Читаем Аллегории чтения. Фигуральный язык Руссо, Ницше, Рильке и Пруста полностью

Прямой коррелят таким образом понимаемой свободы упомянут в отрывке, следующем за этим определением, хотя связь между этими отрывками явно не установлена: свобода — это воля человека к изменению, или то, что Руссо не совсем точно называет «совершенствованием»[146]. Возможность преодоления, появляющаяся всюду, где бы ни связывались понятия природы и человека,— в «Опыте о происхождении языков» все призванные проиллюстрировать «естественный» язык человека примеры связаны с актами насилия[147] — превращает каждое свойство человека из определенного, замкнутого на себя и тотализирующего самое себя действия в открытую структуру: восприятие становится воображением, естественные потребности [besoins] — неосуществимыми страстями, ощущения оборачиваются бесконечным поиском знания,— и все это навсегда уводит человека от тождества с центром («Чем больше размышляем мы... тем более увеличивается в наших глазах дистанция между чистыми ощущениями и самыми несложными знаниями» [3:144; 56]). Последовательно используя тот же самый образец, Руссо совмещает открытие временности с актами трансгрессивной свободы: время относится к пространству так же, как воображение относится к восприятию, страсть — к потребности и т. д. Сама концепция будущего связана с возможностью свободного воображения; душа все еще порабощенного дикаря «не имеет никакого представления о будущем, как бы ни было оно близко, и его планы, ограниченные, как и кругозор его, едва простираются до конца текущего дня» (3:144; 56). Сознание смертности подобным же образом связано со свободой, отличающей человека от животного: «Знание того, что такое смерть и ужасы ее—это одно из первых приобретений, которые человек делает, отдаляясь от животного состояния» (3:143; 56).

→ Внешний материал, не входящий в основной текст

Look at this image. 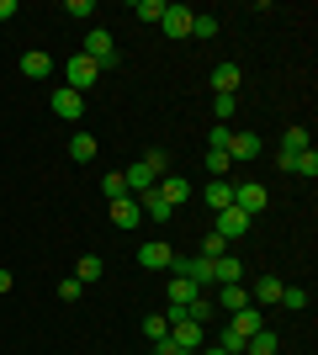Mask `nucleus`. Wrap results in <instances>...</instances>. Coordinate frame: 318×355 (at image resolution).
<instances>
[{
	"instance_id": "f257e3e1",
	"label": "nucleus",
	"mask_w": 318,
	"mask_h": 355,
	"mask_svg": "<svg viewBox=\"0 0 318 355\" xmlns=\"http://www.w3.org/2000/svg\"><path fill=\"white\" fill-rule=\"evenodd\" d=\"M165 318H170V345H175V350L197 355L202 345H207V329H202V324H191V318H181V313H165Z\"/></svg>"
},
{
	"instance_id": "f03ea898",
	"label": "nucleus",
	"mask_w": 318,
	"mask_h": 355,
	"mask_svg": "<svg viewBox=\"0 0 318 355\" xmlns=\"http://www.w3.org/2000/svg\"><path fill=\"white\" fill-rule=\"evenodd\" d=\"M85 59H96V69H112V64H117V43H112V32H106V27L85 32Z\"/></svg>"
},
{
	"instance_id": "7ed1b4c3",
	"label": "nucleus",
	"mask_w": 318,
	"mask_h": 355,
	"mask_svg": "<svg viewBox=\"0 0 318 355\" xmlns=\"http://www.w3.org/2000/svg\"><path fill=\"white\" fill-rule=\"evenodd\" d=\"M96 59H85V53H80V59H69L64 64V85L75 90V96H85V90H96Z\"/></svg>"
},
{
	"instance_id": "20e7f679",
	"label": "nucleus",
	"mask_w": 318,
	"mask_h": 355,
	"mask_svg": "<svg viewBox=\"0 0 318 355\" xmlns=\"http://www.w3.org/2000/svg\"><path fill=\"white\" fill-rule=\"evenodd\" d=\"M175 270H181L186 282H197L202 292L218 286V260H207V254H197V260H175Z\"/></svg>"
},
{
	"instance_id": "39448f33",
	"label": "nucleus",
	"mask_w": 318,
	"mask_h": 355,
	"mask_svg": "<svg viewBox=\"0 0 318 355\" xmlns=\"http://www.w3.org/2000/svg\"><path fill=\"white\" fill-rule=\"evenodd\" d=\"M233 207L249 212V218H255V212H265V186H260V180H244V186H233Z\"/></svg>"
},
{
	"instance_id": "423d86ee",
	"label": "nucleus",
	"mask_w": 318,
	"mask_h": 355,
	"mask_svg": "<svg viewBox=\"0 0 318 355\" xmlns=\"http://www.w3.org/2000/svg\"><path fill=\"white\" fill-rule=\"evenodd\" d=\"M212 308L223 313V318H228V313H239V308H249V286H244V282L218 286V302H212Z\"/></svg>"
},
{
	"instance_id": "0eeeda50",
	"label": "nucleus",
	"mask_w": 318,
	"mask_h": 355,
	"mask_svg": "<svg viewBox=\"0 0 318 355\" xmlns=\"http://www.w3.org/2000/svg\"><path fill=\"white\" fill-rule=\"evenodd\" d=\"M249 223H255L249 212L223 207V212H218V228H212V234H223V239H244V234H249Z\"/></svg>"
},
{
	"instance_id": "6e6552de",
	"label": "nucleus",
	"mask_w": 318,
	"mask_h": 355,
	"mask_svg": "<svg viewBox=\"0 0 318 355\" xmlns=\"http://www.w3.org/2000/svg\"><path fill=\"white\" fill-rule=\"evenodd\" d=\"M138 266H143V270H165V266H175V250L159 244V239H149V244L138 250Z\"/></svg>"
},
{
	"instance_id": "1a4fd4ad",
	"label": "nucleus",
	"mask_w": 318,
	"mask_h": 355,
	"mask_svg": "<svg viewBox=\"0 0 318 355\" xmlns=\"http://www.w3.org/2000/svg\"><path fill=\"white\" fill-rule=\"evenodd\" d=\"M191 21H197V11H186V6H170L159 27H165V37H175V43H181V37H191Z\"/></svg>"
},
{
	"instance_id": "9d476101",
	"label": "nucleus",
	"mask_w": 318,
	"mask_h": 355,
	"mask_svg": "<svg viewBox=\"0 0 318 355\" xmlns=\"http://www.w3.org/2000/svg\"><path fill=\"white\" fill-rule=\"evenodd\" d=\"M80 112H85V96H75L69 85H59V90H53V117H64V122H80Z\"/></svg>"
},
{
	"instance_id": "9b49d317",
	"label": "nucleus",
	"mask_w": 318,
	"mask_h": 355,
	"mask_svg": "<svg viewBox=\"0 0 318 355\" xmlns=\"http://www.w3.org/2000/svg\"><path fill=\"white\" fill-rule=\"evenodd\" d=\"M122 180H127V196H143V191H154V180H159V175H154L143 159H133L127 170H122Z\"/></svg>"
},
{
	"instance_id": "f8f14e48",
	"label": "nucleus",
	"mask_w": 318,
	"mask_h": 355,
	"mask_svg": "<svg viewBox=\"0 0 318 355\" xmlns=\"http://www.w3.org/2000/svg\"><path fill=\"white\" fill-rule=\"evenodd\" d=\"M202 297V286L197 282H186V276H170V313H186L191 302Z\"/></svg>"
},
{
	"instance_id": "ddd939ff",
	"label": "nucleus",
	"mask_w": 318,
	"mask_h": 355,
	"mask_svg": "<svg viewBox=\"0 0 318 355\" xmlns=\"http://www.w3.org/2000/svg\"><path fill=\"white\" fill-rule=\"evenodd\" d=\"M239 80H244V74H239V64H218V69H212V96H239Z\"/></svg>"
},
{
	"instance_id": "4468645a",
	"label": "nucleus",
	"mask_w": 318,
	"mask_h": 355,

Это экзистенциальное понятие свободы само по себе впечатляет. Однако оно одно не может стать связью с политическими частями «Второго рассуждения». Оно объясняет высокую оценку любого исторического изменения, ведь прогресс неизбежно подразумевает регресс, и текст Руссо скрупулезно соблюдает равновесие между ними[148]. Невозможность прийти к рационально просвещенной антропологии объясняет неизбежность скачка в вымысел, ведь никакое человеческое действие, совершенное в прошлом или совершаемое в настоящем, не может полностью выражать природу человека или вести к ее постижению. Остается нерешенным вопрос, почему во второй части «Второго рассуждения» некоторым образом происходит возврат к конкретным реалиям политической жизни, причем применяется восстановленный в правах словарь нормативных оценок; почему, другими словами, методологический парадокс начала (любая попытка познать человека делает его познание невозможным) не останавливает текст в конце концов, после долгих колебаний, все же начинающийся: предшествующее первой части и играющее роль методологического введения предисловие, в свою очередь, введено еще одним предисловием. Чем характерные для первой части структуры свободы и совершенствования помогут нам в понимании политических структур второй части? И где искать структурное описание совершенствования в генетическом тексте, который, по-видимому, замкнут на самом себе и в котором совершенствование просто исполняет функцию организующей темы?

Отрывок о языке (3:146-151; 58-62) кажется отступлением, призванным показать, что перейти от природы к культуре при помощи одних лишь природных средств невозможно. Он параллелен построению, посвященному развитию технологии. Как таковой, он, по сути дела, выполняет второстепенную функцию, поскольку относится к полемическому, а не к систематическому аспекту «Второго рассуждения». Прав Старобинский, подчеркивающий, что этот отрывок написан «не столько для того, чтобы сформулировать связную теорию происхождения языка, сколько для того, чтобы продемонстрировать сложности, связанные с этим вопросом» (3:1322, прим.). На самом деле, весь отрывок выдержан в насмешливом тоне и направлен против всех тех, кто объясняет происхождение языка при посредстве категорий причины и следствия, притом что способность этих категорий производить что-либо сама зависит от происхождения, которое они призваны объяснить[149]. Методологическая тема, красной нитью проходящая через все «Второе рассуждение»,— настойчивое предупреждение против ошибочного согласия с преобладающим воззрением, неспособным объяснить собственное происхождение,— применима и к теории языка. Но не только к ней. Наука о языке — одна из областей, в которых появляется этот тип фетишизма (сводящий историю к природе), но это не единственная область. Та же самая ошибка встречается при рассмотрении этического суждения (Гоббс) или технологии. С этой точки зрения кажется, что отрывок о языке прежде всего исполняет критическую функцию и ничем не способен помочь прояснению главной проблемы текста — проблемы эпистемологического авторитета нормативной второй части.